Retype, without any changes, the part of the rows that opens with the line containing "Of the two objects" and runs through the final line of the rows, including both of those lines.

RECORDED INFORMATION
────

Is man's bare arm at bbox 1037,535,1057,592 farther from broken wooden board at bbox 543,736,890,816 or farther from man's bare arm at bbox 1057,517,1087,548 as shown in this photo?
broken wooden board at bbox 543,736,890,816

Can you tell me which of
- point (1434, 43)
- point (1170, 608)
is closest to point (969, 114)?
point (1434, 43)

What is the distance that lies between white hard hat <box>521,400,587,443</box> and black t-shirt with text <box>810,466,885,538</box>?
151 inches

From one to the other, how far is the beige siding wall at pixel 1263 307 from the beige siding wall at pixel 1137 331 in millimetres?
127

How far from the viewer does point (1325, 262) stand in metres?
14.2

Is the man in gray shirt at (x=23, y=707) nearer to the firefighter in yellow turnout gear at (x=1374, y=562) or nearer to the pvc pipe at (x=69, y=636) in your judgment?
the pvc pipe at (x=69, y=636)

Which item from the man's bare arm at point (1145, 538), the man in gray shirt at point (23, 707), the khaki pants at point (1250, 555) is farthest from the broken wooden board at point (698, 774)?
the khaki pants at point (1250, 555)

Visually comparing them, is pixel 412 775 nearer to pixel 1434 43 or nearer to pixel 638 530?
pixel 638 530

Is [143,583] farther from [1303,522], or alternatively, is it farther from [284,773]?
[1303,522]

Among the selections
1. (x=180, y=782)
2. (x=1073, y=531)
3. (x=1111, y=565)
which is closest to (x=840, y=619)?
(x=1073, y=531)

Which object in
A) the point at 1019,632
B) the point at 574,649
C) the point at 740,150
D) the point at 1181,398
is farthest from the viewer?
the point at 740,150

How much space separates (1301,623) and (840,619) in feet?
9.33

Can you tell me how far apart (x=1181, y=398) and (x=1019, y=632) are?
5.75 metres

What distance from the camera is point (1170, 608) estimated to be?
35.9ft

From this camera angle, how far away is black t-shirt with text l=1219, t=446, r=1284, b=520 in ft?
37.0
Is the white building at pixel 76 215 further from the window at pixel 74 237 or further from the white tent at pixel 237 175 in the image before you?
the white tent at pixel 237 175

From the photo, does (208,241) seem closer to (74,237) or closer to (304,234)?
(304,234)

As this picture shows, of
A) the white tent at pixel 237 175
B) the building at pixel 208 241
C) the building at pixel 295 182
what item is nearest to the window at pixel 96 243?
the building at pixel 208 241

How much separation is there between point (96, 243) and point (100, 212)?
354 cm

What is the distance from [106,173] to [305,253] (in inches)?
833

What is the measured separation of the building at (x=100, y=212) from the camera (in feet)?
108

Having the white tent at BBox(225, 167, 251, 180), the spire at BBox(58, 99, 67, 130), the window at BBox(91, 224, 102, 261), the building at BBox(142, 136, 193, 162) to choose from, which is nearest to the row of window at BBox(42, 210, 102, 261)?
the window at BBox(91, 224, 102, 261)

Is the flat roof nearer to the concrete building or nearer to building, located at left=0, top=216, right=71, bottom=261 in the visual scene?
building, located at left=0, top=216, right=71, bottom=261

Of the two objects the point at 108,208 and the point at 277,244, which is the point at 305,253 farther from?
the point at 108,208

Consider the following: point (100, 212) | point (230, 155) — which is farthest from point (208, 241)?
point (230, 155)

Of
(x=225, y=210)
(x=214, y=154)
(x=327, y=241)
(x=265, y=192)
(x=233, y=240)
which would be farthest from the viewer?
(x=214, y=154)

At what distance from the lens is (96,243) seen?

────

ANSWER TO THIS PROBLEM
Of the two objects the point at 108,208 and the point at 277,244, which is the point at 305,253 farther from?
the point at 108,208

Consider the following: point (100, 212) | point (230, 155) — which is farthest from point (208, 241)?
point (230, 155)

Of
(x=225, y=210)
(x=214, y=154)
(x=327, y=241)
(x=265, y=192)
(x=233, y=240)
which would be farthest from the viewer?
(x=214, y=154)

At what distance from the lens is (96,243) seen?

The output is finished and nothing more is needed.